Anyways, enough with the melodramatic bullshit..

My picture taking and book reading have slowed down a lot lately. But I have been running every morning and I'm really starting to like it. Not only does it makes me feel really good, but it also makes me feel like I'm actually living a healthy life. I used to despise running so much. Now, I look forward to it every morning. I'm feeling like this is a habit that will stick.

I hope I can get on a better schedule where I have time to read and take pictures as well as run and work. I'm sure it will happen, I just have to stop napping so much. But sleep is my true escape (unless I dream).

That's enough babbling for now. I'm going to go play with my dog and then meet a friend for coffee/movie later. Decaf for me please, work comes early tomorrow.

Tuesday, November 25, 2008

<3





miss you guys.

Saturday, November 22, 2008

Thursday, November 20, 2008

Not physically, here they do it spiritually.

Monsieur Houdin, n'oebliez pas votre oiseau!

The last of the past

Current:

Scissors
Mending feelings
Markers
Reflecting
Thoughts
Polaroids
Warm Sheets
Adhesive materials
Active dreams
Prescription refills


Sunday, November 16, 2008

anesthetized, deadened, unfeeling, sensationless and dead

This has been the longest weekend ever. I can't remember sleeping at all. I have a feeling that this work week will be long as well.

I've finished three books this month already and starting a fourth. I wish I could finish one particular one but it's extremely difficult to get through. It just reminds me of a life I no longer have a connection with.

The holidays are coming up and I am not looking forward to them whatsoever.
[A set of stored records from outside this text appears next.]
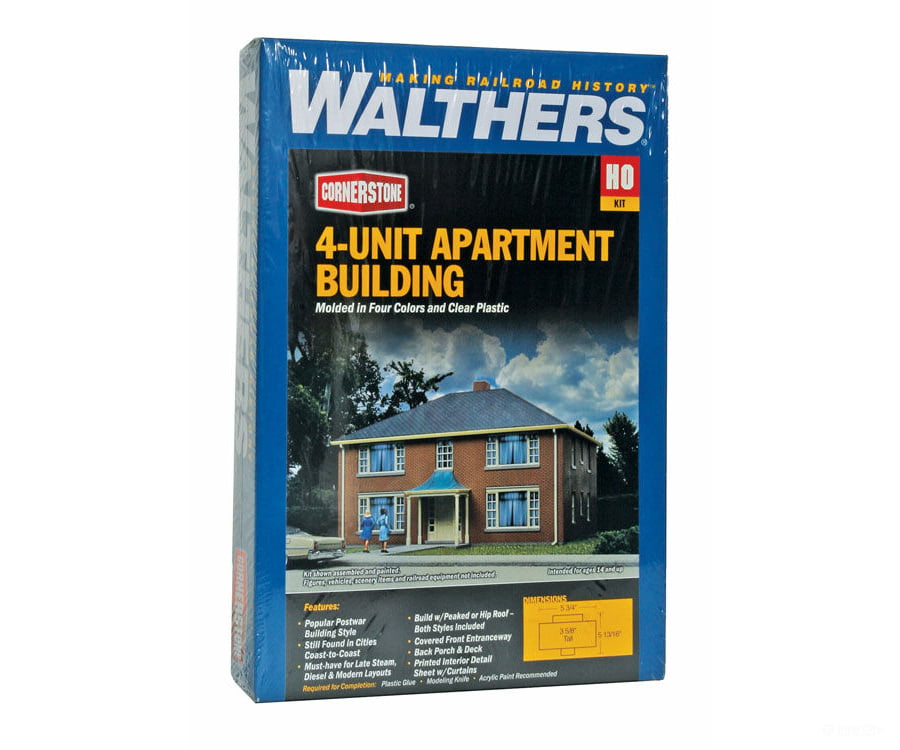 Walthers Cornerstone 3781 Four-Unit Brick Apartment Building -- Kit - 5-3/4 X 5-13/16 3-5/8’ 14.6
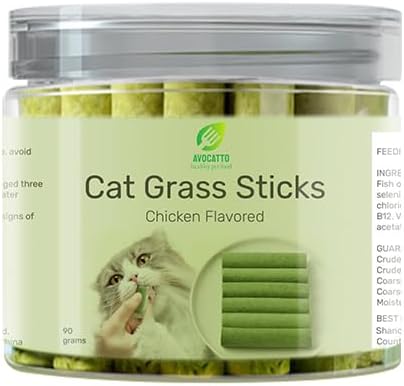 Cat Grass Teething Sticks for Hairball Removal & Teeth Cleaning, Chicken Flavored, Natural Dental Treats for Indoor Cats-PawvioPets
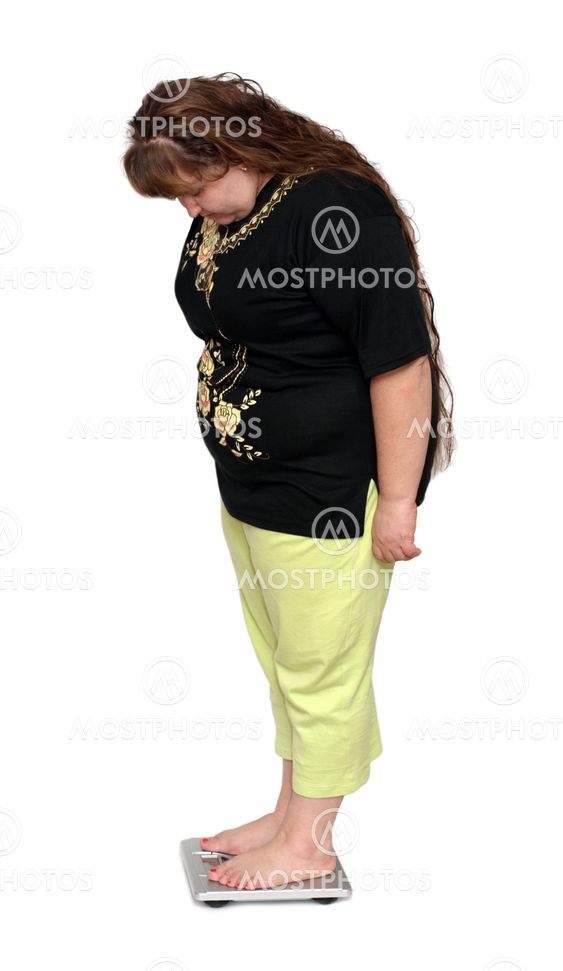 women from one side with overweight on scales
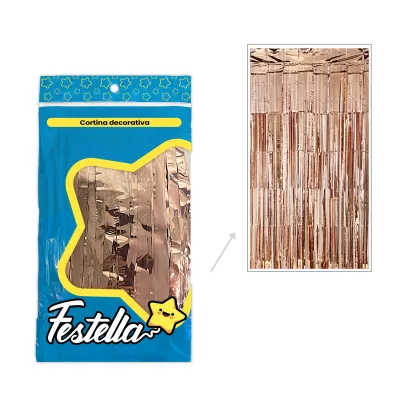 CORTINA DE FIESTA LISA PALO ROSA 1*2M (PQTX12)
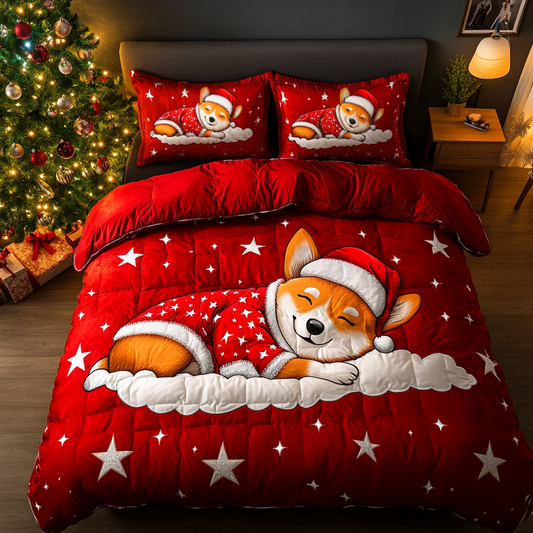 Festive Tails 3-Piece Quilted Bedding Set NCU0DK3043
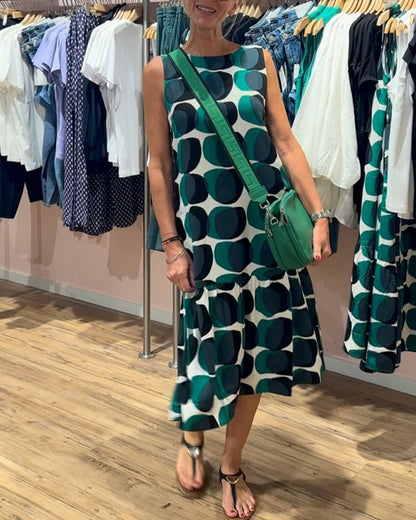 Levoire | T-Shirt Robe Imprimée Col Rond Sans Manches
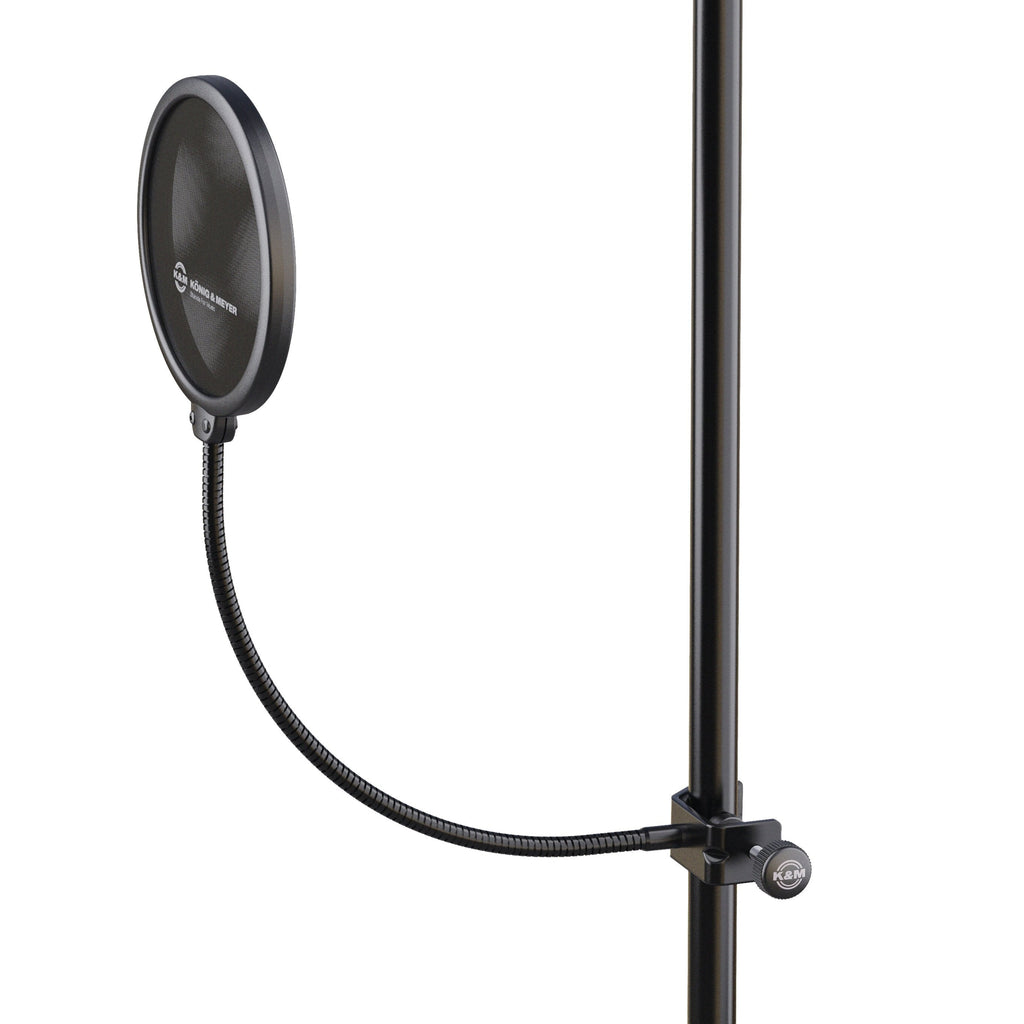 K&M 23956 Popkiller microphone pop filter with mesh screen and adjustable arm for vocal recording.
I'd love to get away on both major holidays but work and funds are keeping me from doing that. I need to go back to Sacramento soon to see my sister's newborn. That will probably happen in the new year.
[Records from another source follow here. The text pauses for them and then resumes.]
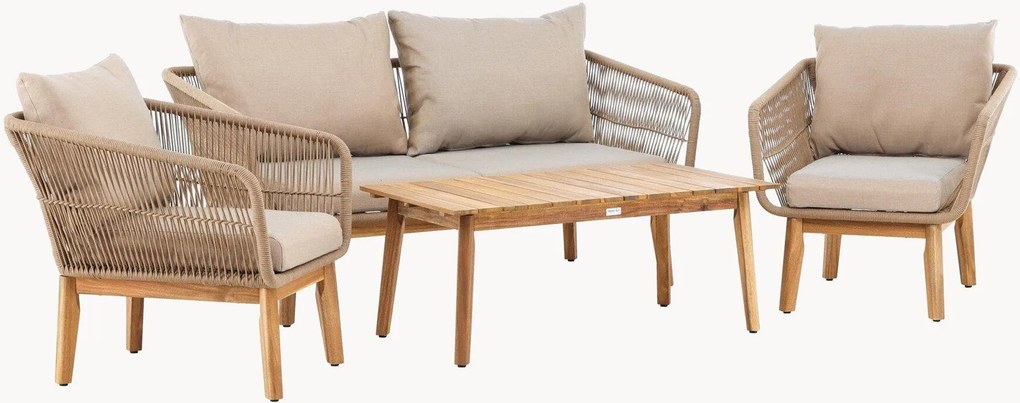 Conjunto lounge de jardim em madeira de acácia Chania, conjunto de 4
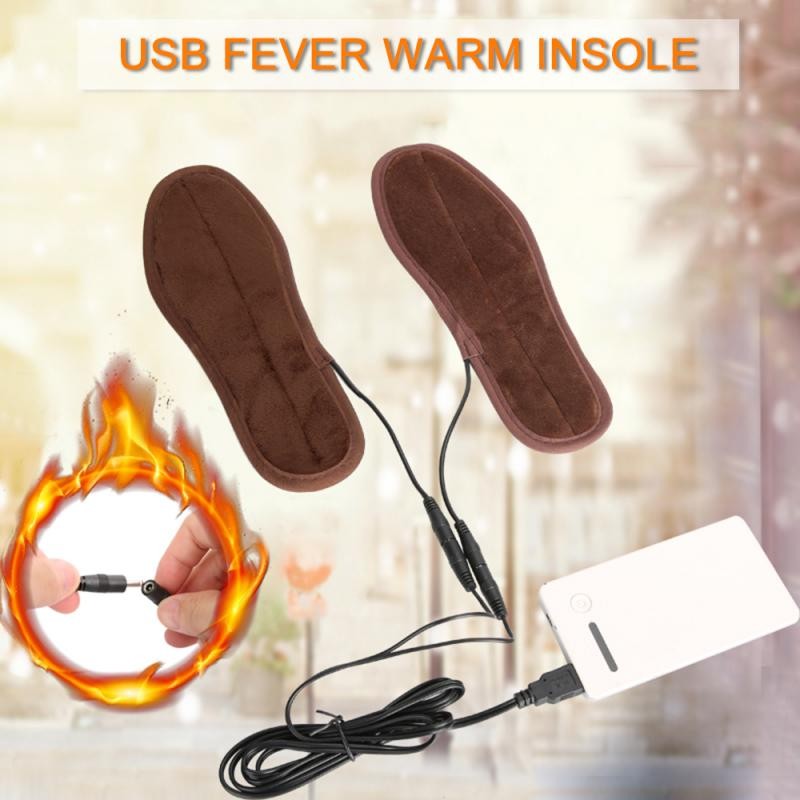 1PC Electric Heated Shoe Insoles Socks Feet Heater USB Foot Winter Warmer Pads Novelty Practical Warm Winter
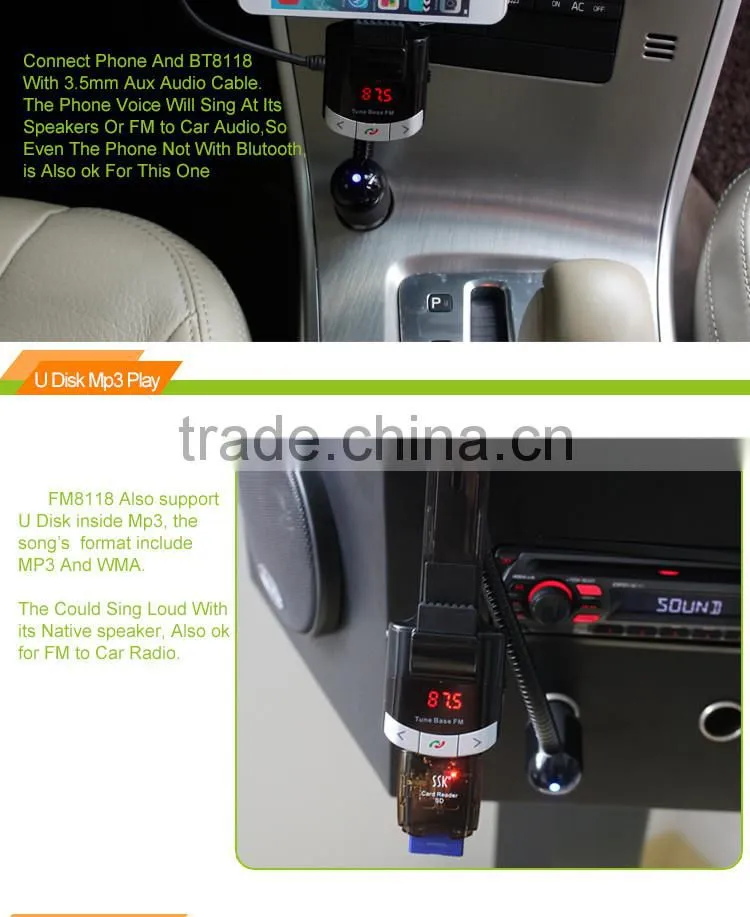 Wireless Bluetooth FM Transmitter Radio Adapter MP3 Music Player Multi-functional Phone Car Kit Mount Holder Bracket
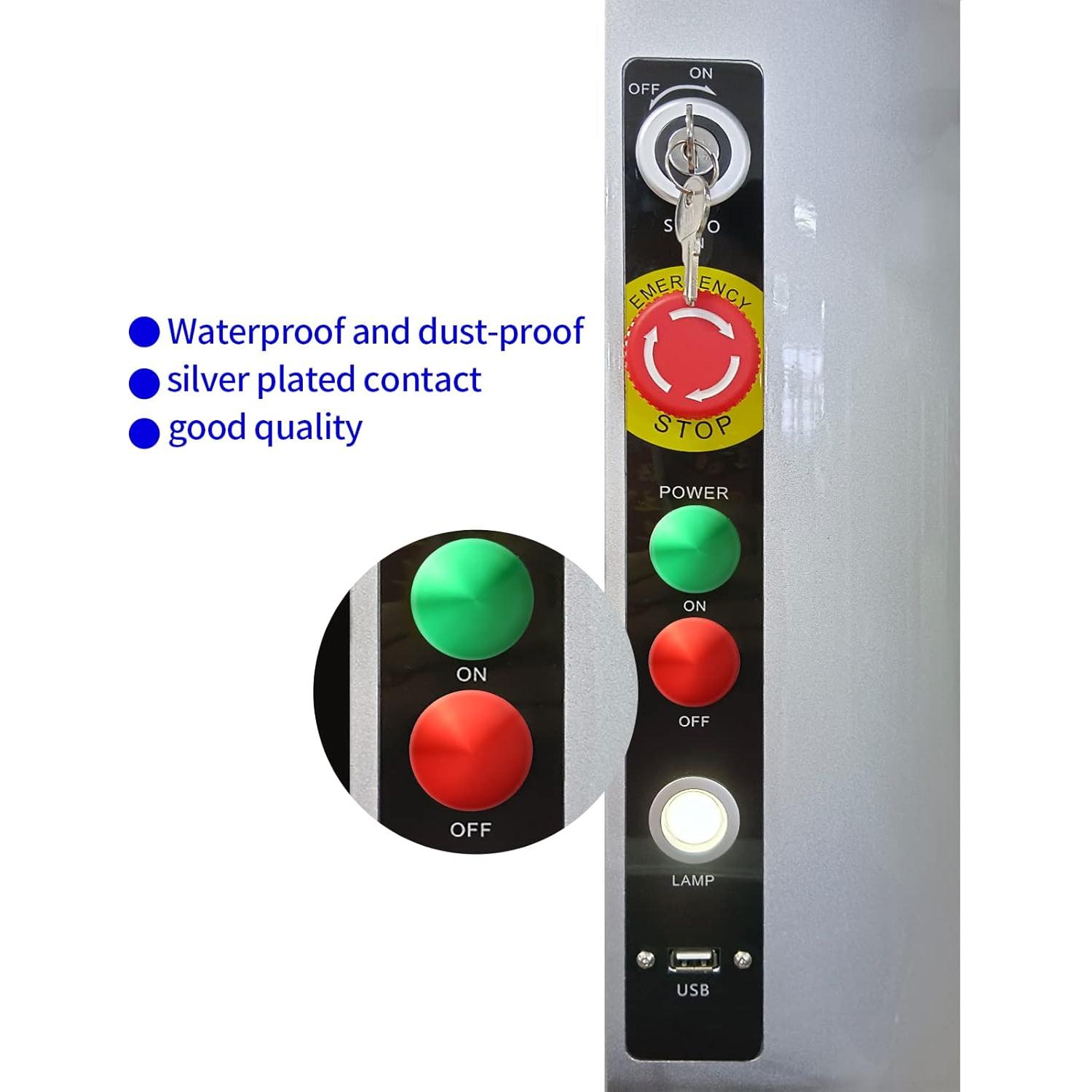 Interruptor pulsador 10A ZJWZJH 16mm Rojo a prueba de agua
My mom and her husband are going to move to San Diego next year. That really leaves me with nothing in Seattle (Besides my friends of course). My mom and I had a long talk about living in Seattle this evening. She asked me if I liked living here. I couldn't answer the question really. There are aspects of the city I love but also some things I can live without. Once something (in this case a city) is associated with something or someone, it's hard to not think about those things all the time.

I'm not trying to escape, I'm just trying to deal and be happy.
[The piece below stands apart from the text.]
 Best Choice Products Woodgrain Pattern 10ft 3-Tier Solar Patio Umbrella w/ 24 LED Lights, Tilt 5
Who knows..the next 3 months are going to be pretty interesting. If they are anything like the past month, then I'm in for a pretty epic ride.

Friday, November 14, 2008

Thursday, November 13, 2008

Always wondering

Free trip to LA this weekend. Maybe I'll get out of town for a bit. We'll see how things pan out.

Monday, November 10, 2008

Banned

But still bangin'...

Weekends and Late Nights

Everything feels really weird lately. Even the normal things. I'm guessing that is change going into effect. I felt really nostalgic today. A lot of things reminded me of when I first moved to Seattle. I can't say that I never knew the future would be like this. But, those same smells and same feelings make me feel a little home sick. Not home sick, but past sick.

The constant feeling of being bummed it slowly fading but a small part is still there. And when those feelings crash with past memories, the small part overwhelms the not so bummed part.

Staying busy is helping. New people are helping. But, a part of my heart is missing and I don't know if it is ever going to heal.

Either way, things are better, (so much better) than they have been in the last...4 months. One thing that has changed is I'm sleeping better but sleeping less. I think in the past week I slept a total of 10 hours. I don't mind though; my time is being well spent. This week will be no different. A friend from SF is in town and she will be here until Tuesday so I gotta get major hang out time. But for now, I must get some sleep before this week starts.

Saturday, November 8, 2008

rising sun

I don't know if it's really late or really early. I found a ton of more unused Polaroid film tonight and a Polaroid camera from the 70's at a friends. It looks like something fisher price would have put out. It definitely has a rainbow on it.

Time for bed...

Friday, November 7, 2008

Relief

I hate to think that my feelings are fading. Maybe those feelings are drowned out by something new and hopeful. I'd love to hold onto those feeling forever. I'd love to hold onto that one individual forever. But..even after all the pain and heartbreak, the feelings need to be let go. Saying it out loud feels unnatural but maybe doing something unnatural is what I need to be doing. Sinking heart and all..

In time, it will slowly fade and that scares the shit out of me. I don't want to let go because it makes me feel real. I wanted justification that it was all worth it. But, I cannot live my life under the shadow of the past. I cannot progress if those feelings are still controlling my life. It's unfair to me and the people that are in my life.

Those feelings will always be crushing (believe me) but they will not be the end.